Gowrinathan has lived and worked in Sri Lanka, India and Pakistan, where she supported community-based organizations while serving as Director of South Asia Programs at Operation U.S.A. She has published articles for Foreign Affairs, Huffington Post, World Policy Institute and gawker.com, among others, where she has examined the impact of militarization, displacement and sexual violence on women’s political identities.

Her most recent article in Foreign Affairs, “The Women of ISIS,” examines the political identities of women in violent movements. Gowrinathan is also interested in the overlapping discourses of civilian agency and a critique of humanitarian aid and intervention, and has hosted conferences drawing together scholars and practitioners to broadly examine the politics of aid as well as address more specific issues like reimagining refugee camps.

On her website, deviarchy.com, Dr. Gowrinathan says, “I have tried, and continued to try, to take the lived experiences of women and insert them into multiple discourses and dialogues—highlighting insights with the potential to shift perspectives and policies.” She goes on to assert, “As a writer I have drawn on women’s stories to challenge perceptions in academic and policy spaces, while pulling out the richness of their narratives in nonfiction writings” (deviarchy.com, “About Nimmi”).

In “Understanding the Female Fighter,” Dr. Gowrinathan aims to answer the question as to why women would choose to join a political struggle, that oppresses them. She articulates that such a question reveals a certain set of assumptions about women, that they are not only inherently more peaceful than men, but also that women who participate in armed rebellions like those of ISIS are working toward a dead end because the movement’s goals, if achieved, will not benefit them.

Gowrinathan asserts that these assumptions prove to be false when considering the women of ISIS. She goes on to portend that, “If policymakers overlook such motivations, treating female fighters as nothing more than instruments of male leadership, they will find it difficult to prevent female extremism. As Jane Harman, president of the Woodrow Wilson International Center, wrote in a recent op-ed, countering radical narratives requires understanding the radicalized” (Foreign Affairs, “The Women of ISIS: Understanding and Combating Female Extremism,” 08.21.14).

Gowrinathan was first invited to speak this week by professor of history at Dutchess Community College and current president of the World Affairs Council of the Mid-Hudson Valley (WACMHV), Dr. Andrew Rieser. WACMHV is a non-partisan, non-profit organization serving Dutchess, Ulster and Orange Counties. The council was founded in 2003 but is part of the World Affairs Council of America based in Washington, D.C. that was founded in 1918. WACMHV organizes about six or seven free, public lectures per year.

Rieser spoke about his connection with Gowrinathan: “I first learned about Dr. Gowrinathan when I was looking for panelists for last September’s ‘Slavery Today’ event at Dutchess Community College, which focused on the scourge of human trafficking. A colleague provided me with her name, and she was an outstanding panelist. We asked her to give a talk at Vassar on topics related to the ‘Women of Isis,’ the title of her latest article in Foreign Affairs magazine. We’re fortunate to have her.”
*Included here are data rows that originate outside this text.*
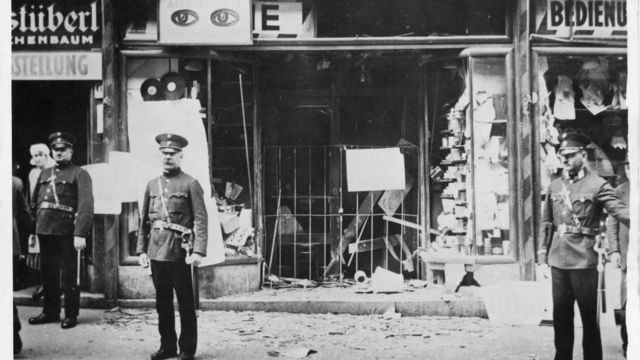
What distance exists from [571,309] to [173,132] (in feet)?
14.8

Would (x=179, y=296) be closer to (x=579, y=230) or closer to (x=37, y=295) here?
(x=37, y=295)

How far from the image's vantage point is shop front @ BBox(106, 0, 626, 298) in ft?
24.8

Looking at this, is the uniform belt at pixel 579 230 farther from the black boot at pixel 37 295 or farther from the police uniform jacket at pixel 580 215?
the black boot at pixel 37 295

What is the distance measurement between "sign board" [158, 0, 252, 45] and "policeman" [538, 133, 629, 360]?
149 inches

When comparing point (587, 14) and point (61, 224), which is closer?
point (61, 224)

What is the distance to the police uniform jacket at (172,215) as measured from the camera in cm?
580

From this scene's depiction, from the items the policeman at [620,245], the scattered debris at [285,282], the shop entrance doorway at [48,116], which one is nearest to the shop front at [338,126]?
the scattered debris at [285,282]

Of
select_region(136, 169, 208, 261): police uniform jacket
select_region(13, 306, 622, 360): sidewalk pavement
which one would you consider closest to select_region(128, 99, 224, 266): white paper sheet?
select_region(13, 306, 622, 360): sidewalk pavement

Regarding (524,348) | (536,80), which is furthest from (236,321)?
(536,80)

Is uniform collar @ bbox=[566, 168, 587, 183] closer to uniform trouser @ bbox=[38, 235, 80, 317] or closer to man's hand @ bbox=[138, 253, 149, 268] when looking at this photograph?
man's hand @ bbox=[138, 253, 149, 268]

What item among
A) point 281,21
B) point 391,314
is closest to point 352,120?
point 281,21

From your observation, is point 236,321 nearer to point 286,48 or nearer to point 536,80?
point 286,48

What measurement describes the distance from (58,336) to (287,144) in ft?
11.4

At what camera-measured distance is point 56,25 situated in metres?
7.41
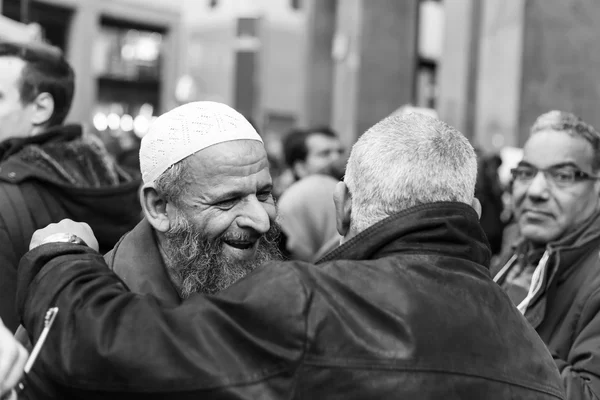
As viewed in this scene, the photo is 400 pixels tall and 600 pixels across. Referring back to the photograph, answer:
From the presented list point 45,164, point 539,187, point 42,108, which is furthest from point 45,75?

The lecture will be co-sponsored by the Poughkeepsie Branch of the American Association of University Women, the Department of Political Science, the International Studies Program and the Women’s Studies Program.
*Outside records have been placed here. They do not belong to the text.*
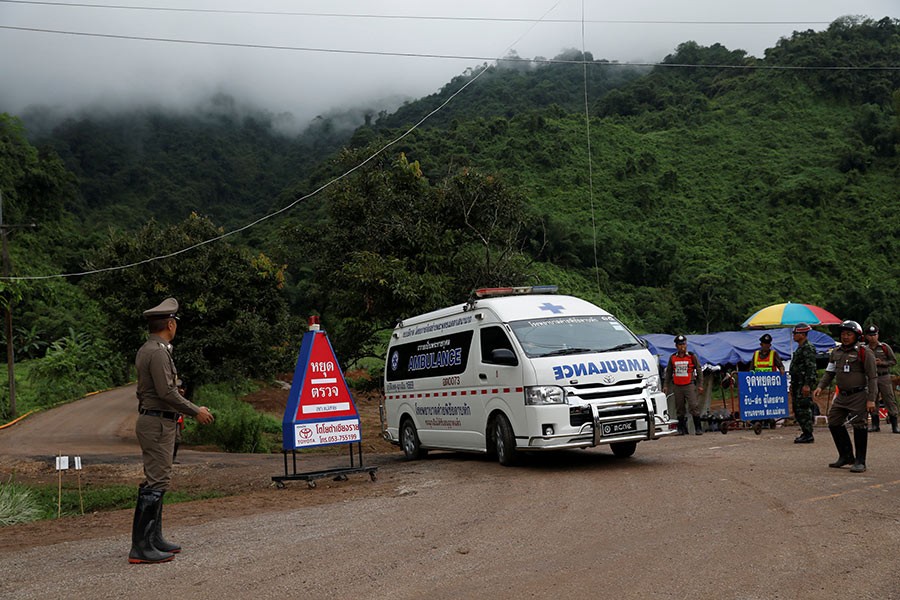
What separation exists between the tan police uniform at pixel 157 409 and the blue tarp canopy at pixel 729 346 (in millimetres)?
15990

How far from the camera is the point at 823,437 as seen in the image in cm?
1516

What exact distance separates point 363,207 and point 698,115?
6665 cm

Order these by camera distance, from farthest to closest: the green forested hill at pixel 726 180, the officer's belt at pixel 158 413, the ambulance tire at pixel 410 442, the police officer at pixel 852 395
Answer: the green forested hill at pixel 726 180 < the ambulance tire at pixel 410 442 < the police officer at pixel 852 395 < the officer's belt at pixel 158 413

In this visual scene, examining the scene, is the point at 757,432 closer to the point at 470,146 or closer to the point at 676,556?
the point at 676,556

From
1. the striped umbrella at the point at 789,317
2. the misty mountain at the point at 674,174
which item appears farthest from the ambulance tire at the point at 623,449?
the misty mountain at the point at 674,174

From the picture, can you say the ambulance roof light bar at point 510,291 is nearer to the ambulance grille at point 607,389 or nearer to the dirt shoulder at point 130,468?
the ambulance grille at point 607,389

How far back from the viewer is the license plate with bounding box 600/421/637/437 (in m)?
11.0

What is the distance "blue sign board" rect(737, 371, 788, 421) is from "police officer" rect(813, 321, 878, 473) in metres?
7.18

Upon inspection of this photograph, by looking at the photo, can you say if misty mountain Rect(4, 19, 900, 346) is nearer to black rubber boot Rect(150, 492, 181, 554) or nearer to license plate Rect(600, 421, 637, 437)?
license plate Rect(600, 421, 637, 437)

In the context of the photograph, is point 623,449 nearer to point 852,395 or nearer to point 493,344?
point 493,344

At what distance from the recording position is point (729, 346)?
72.6ft

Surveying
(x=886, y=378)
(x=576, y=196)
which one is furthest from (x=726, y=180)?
(x=886, y=378)

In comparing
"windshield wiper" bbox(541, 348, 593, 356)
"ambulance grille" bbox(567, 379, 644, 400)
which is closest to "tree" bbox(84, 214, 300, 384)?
"windshield wiper" bbox(541, 348, 593, 356)

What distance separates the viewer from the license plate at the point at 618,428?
11.0 m
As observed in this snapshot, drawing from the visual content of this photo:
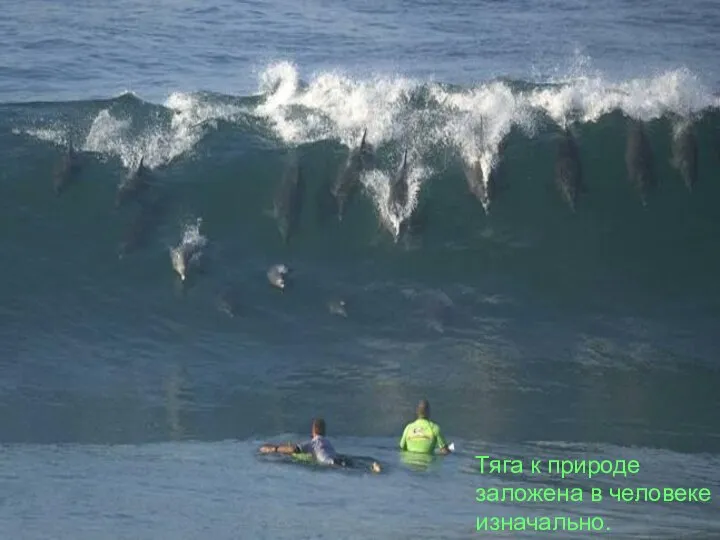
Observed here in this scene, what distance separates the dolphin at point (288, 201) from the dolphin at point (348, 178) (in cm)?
59

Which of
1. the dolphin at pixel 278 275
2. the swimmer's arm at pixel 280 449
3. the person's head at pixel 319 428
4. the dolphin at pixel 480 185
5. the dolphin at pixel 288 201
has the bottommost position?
the swimmer's arm at pixel 280 449

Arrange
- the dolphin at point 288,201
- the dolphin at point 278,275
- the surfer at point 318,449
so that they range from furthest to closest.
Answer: the dolphin at point 288,201
the dolphin at point 278,275
the surfer at point 318,449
Gowrinathan has been a fairly frequent guest in many Vassar classrooms, including a Political Science seminar, “Political Violence in Comparative Perspective,” where she spoke about her research on women in conflict zones and also shared her reflections with students about working in international NGOs. Chair of the Political Science Department Katherine Hite wrote in an emailed statement about the upcoming lecture: “Given the interest and saliency of the topic and Dr. Gowrinathan’s expertise, I imagine her lecture will draw a sizable audience on Wednesday.”